## [Text to read]
------------

My situation might be unique, but if you have the spirit of adventure to look for a place away from an expat Mecca you will open yourself to experience you of which you may never have dreamed.

I just wanted to hint at it might be worthwhile to look beyond expat concentrations. I'm not even sure this is appropriate on this forum so I'll cut it off here.


----------



## FHBOY

gudgrief said:


> There is absolutely nothing wrong with the Chapala/Ajijic area.
> 
> I just wanted to hint at it might be worthwhile to look beyond expat concentrations. I'm not even sure this is appropriate on this forum so I'll cut it off here.


Believe it or not, this Froum is not the Lake Chapala Chamber of Commerce, although sometimes it can sound like it. Moving beyond expat centers for some is too much, too soon and too fast. That only makes people different. For us, I think of we did the "native" route, we'd end up going back NOB - it is too much of a change, a shock, if you will.

Your experience in Zacatecas was exactly our experience in Ajijic. We came, we experienced and was said we didn't want to look further, it had everything we think we could want. I've read so much about other places, heard so many people ask, "Why did you stop looking?" Why? because we found what we were looking for: climate, proximity to Int'l Airport, large integrated (more than like PV or resort towns) community, slower quieter pace, five hours to the ocean. If we spent more time, looking at more places would we have found another spot like this...maybe, but why spend the time looking when you feel you have found your place. For us it is Lakeside - for others it is Guad, or SMA or Zacatecas, or DF.

This is why they invented chocolate ice cream and horse racing! 

Vive la difference!


----------



## PieGrande

*Good point, but...*



RVGRINGO said:


> We visited, we came back, we bought a home in Ajijic two weeks later, we stayed there four happy years, others made an offer we couldn't refuse, we moved five miles to Chapala, bought another home and we're still here after more than a decade.
> We've had prior experience in other countries and have owned many homes in many places, some built with my own hands. That sort of experience, or the lack of it, may make a difference in the choice to rent or buy. As such, I never make that sort of recommendation and trust that the individual knows himself well enough to make his own decision. Those, who constantly recommend renting for a year or two, seem to forget the expense and inconvenience entailed in moving. Others may look at it as providing a sort of freedom, while those who own property like the security and stability it provides. Then, there are people who need the help of landlords, 'supers', etc. and can't even change a faucet. Many don't even want them as tenants & they should probably never buy property unless they can afford to have everything done for them.

------------

## [Problems to work on]
• a. Reproduce the stretch of the forum thread from "Your experience in" through "Zacatecas, or DF.".
• b. According to the forum thread, how many hours does Lakeside lie from the ocean?
• c. Write the next part of the forum thread about expat life in Mexico, starting after its final sentence.

Stored data entries:
------------

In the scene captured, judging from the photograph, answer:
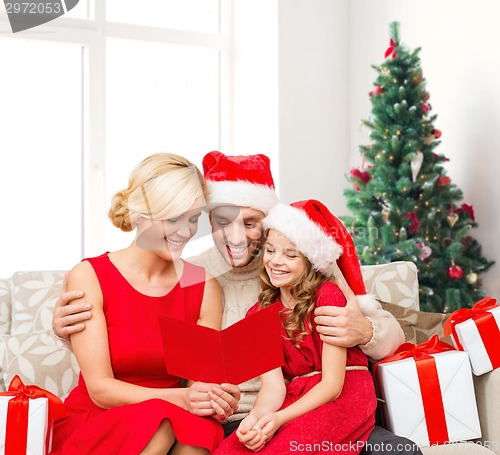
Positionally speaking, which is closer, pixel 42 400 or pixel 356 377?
pixel 42 400

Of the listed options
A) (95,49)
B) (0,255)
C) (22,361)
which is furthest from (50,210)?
(22,361)

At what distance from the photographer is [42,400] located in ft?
5.09

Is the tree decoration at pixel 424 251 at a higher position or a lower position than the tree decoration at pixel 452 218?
lower

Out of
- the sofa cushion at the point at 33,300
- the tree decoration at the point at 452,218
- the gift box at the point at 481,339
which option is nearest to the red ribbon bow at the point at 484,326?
the gift box at the point at 481,339

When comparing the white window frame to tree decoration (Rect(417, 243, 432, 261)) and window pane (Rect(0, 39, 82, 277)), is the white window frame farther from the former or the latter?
tree decoration (Rect(417, 243, 432, 261))

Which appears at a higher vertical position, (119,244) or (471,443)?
(119,244)

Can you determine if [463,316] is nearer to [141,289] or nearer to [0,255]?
[141,289]

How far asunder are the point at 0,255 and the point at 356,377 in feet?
8.74

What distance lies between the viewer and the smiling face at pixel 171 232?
1.60 meters

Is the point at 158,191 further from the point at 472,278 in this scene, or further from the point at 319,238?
the point at 472,278

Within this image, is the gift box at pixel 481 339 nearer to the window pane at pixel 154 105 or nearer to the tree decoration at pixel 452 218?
the tree decoration at pixel 452 218

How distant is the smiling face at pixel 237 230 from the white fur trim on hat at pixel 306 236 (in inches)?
2.8

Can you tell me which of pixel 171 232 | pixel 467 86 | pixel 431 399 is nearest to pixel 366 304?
pixel 431 399

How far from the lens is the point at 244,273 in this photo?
1926 mm
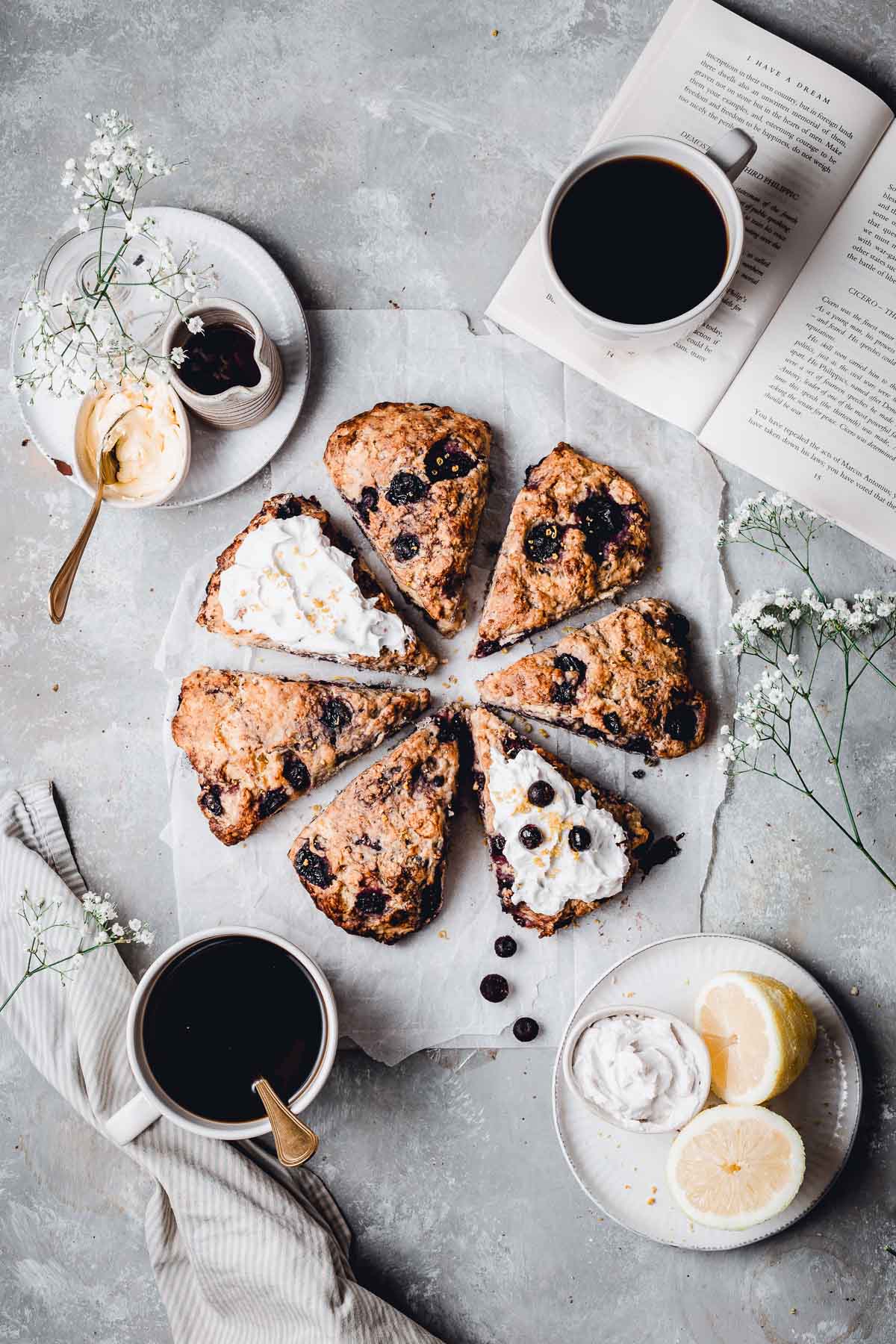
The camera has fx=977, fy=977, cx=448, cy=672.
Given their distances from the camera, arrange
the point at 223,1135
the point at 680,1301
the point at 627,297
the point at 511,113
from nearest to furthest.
A: 1. the point at 223,1135
2. the point at 627,297
3. the point at 680,1301
4. the point at 511,113

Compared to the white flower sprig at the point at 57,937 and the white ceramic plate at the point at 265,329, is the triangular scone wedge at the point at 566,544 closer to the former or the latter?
the white ceramic plate at the point at 265,329

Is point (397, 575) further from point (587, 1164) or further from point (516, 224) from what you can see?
point (587, 1164)

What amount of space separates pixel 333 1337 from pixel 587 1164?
0.96 metres

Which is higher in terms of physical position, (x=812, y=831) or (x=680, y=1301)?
(x=812, y=831)

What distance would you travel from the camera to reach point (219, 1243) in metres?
3.25

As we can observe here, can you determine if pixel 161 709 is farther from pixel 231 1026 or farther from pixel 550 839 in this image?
pixel 550 839

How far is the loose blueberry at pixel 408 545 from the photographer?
342cm

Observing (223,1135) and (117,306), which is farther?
(117,306)

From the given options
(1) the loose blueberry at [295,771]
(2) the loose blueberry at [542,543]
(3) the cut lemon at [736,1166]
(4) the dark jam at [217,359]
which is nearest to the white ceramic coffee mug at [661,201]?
(2) the loose blueberry at [542,543]

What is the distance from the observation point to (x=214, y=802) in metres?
3.36

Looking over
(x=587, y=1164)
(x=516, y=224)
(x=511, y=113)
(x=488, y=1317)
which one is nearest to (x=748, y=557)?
(x=516, y=224)

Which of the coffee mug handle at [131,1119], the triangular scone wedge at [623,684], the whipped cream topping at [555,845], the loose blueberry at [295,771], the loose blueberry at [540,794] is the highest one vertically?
the triangular scone wedge at [623,684]

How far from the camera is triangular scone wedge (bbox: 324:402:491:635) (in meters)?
3.39

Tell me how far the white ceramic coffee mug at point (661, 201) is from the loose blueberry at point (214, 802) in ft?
6.43
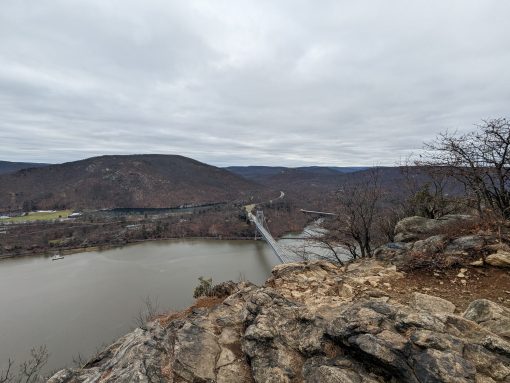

------------

## [Written answers]
• a.
Your experience in Zacatecas was exactly our experience in Ajijic. We came, we experienced and was said we didn't want to look further, it had everything we think we could want. I've read so much about other places, heard so many people ask, "Why did you stop looking?" Why? because we found what we were looking for: climate, proximity to Int'l Airport, large integrated (more than like PV or resort towns) community, slower quieter pace, five hours to the ocean. If we spent more time, looking at more places would we have found another spot like this...maybe, but why spend the time looking when you feel you have found your place. For us it is Lakeside - for others it is Guad, or SMA or Zacatecas, or DF.

• b. Five hours.

• c.
> To each, his own.


The fact you have lived in many countries is an important difference, IMO. You already have learned you can adapt to another nation. My best guess is most retirement expats have never lived long-term in another nation. Over the many years I have been reading books about living in Mexico, and participating in Internet boards, the same figures keep being tossed out. Which is that most expat couples bail within two years.

IF that is true, and I personally suspect that it is, then it is not rational for most first-timers to buy a place until the two years have passed.

If that is not true, then my view would change. It is very hard to get solid figures, not only on how many leave after how long, but even how many true expats from the US and Canada live in Mexico. In past discussions over the years, someone will link a gov't page, and in a few days someone will link a different page with a different number.

In this case, you did very good, because you described your probably unusual circumstances, and your decision as based on long-term expatting in your background made all the sense in the world. For you or anyone else who has lived in other nations for a long time.

Notice another poster came to the same conclusion I have presented, based on his first time status. He really does not know how he will feel in two years.


----------



## PieGrande

FHBOY said:


> Believe it or not, this Froum is not the Lake Chapala Chamber of Commerce, although sometimes it can sound like it. Moving beyond expat centers for some is too much, too soon and too fast. That only makes people different. For us, I think of we did the "native" route, we'd end up going back NOB - it is too much of a change, a shock, if you will.
> 
> Your experience in Zacatecas was exactly our experience in Ajijic. We came, we experienced and was said we didn't want to look further, it had everything we think we could want. I've read so much about other places, heard so many people ask, "Why did you stop looking?" Why? because we found what we were looking for: climate, proximity to Int'l Airport, large integrated (more than like PV or resort towns) community, slower quieter pace, five hours to the ocean. If we spent more time, looking at more places would we have found another spot like this...maybe, but why spend the time looking when you feel you have found your place. For us it is Lakeside - for others it is Guad, or SMA or Zacatecas, or DF.
> 
> This is why they invented chocolate ice cream and horse racing!
> 
> Vive la difference!


Great posting, FHboy. That is exactly why I have recommended the general Guadalajara area as a STARTING PLACE for men wishing to try Mexico. If they like it fine, but during the first year or so, while they adapt, it offers so much more, based solely on the large number of expats over the years who have chosen to live there as you have done.

Since men are all different, I warn them that most of them will end up moving somewhere, whether into or out of the city, or to another place altogether, once they have somewhat adapted to the culture, and are qualified to evaluate other places.

I am very happy you found your perfect place on the first try. Excellent.

In our case, I expected to live in Mexico City, or Guadalajara. I would have questioned your sanity in 1997 if you had told me I would end up in this horrid, Third World village, and want to live here until I die, then be buried here. But, here I am.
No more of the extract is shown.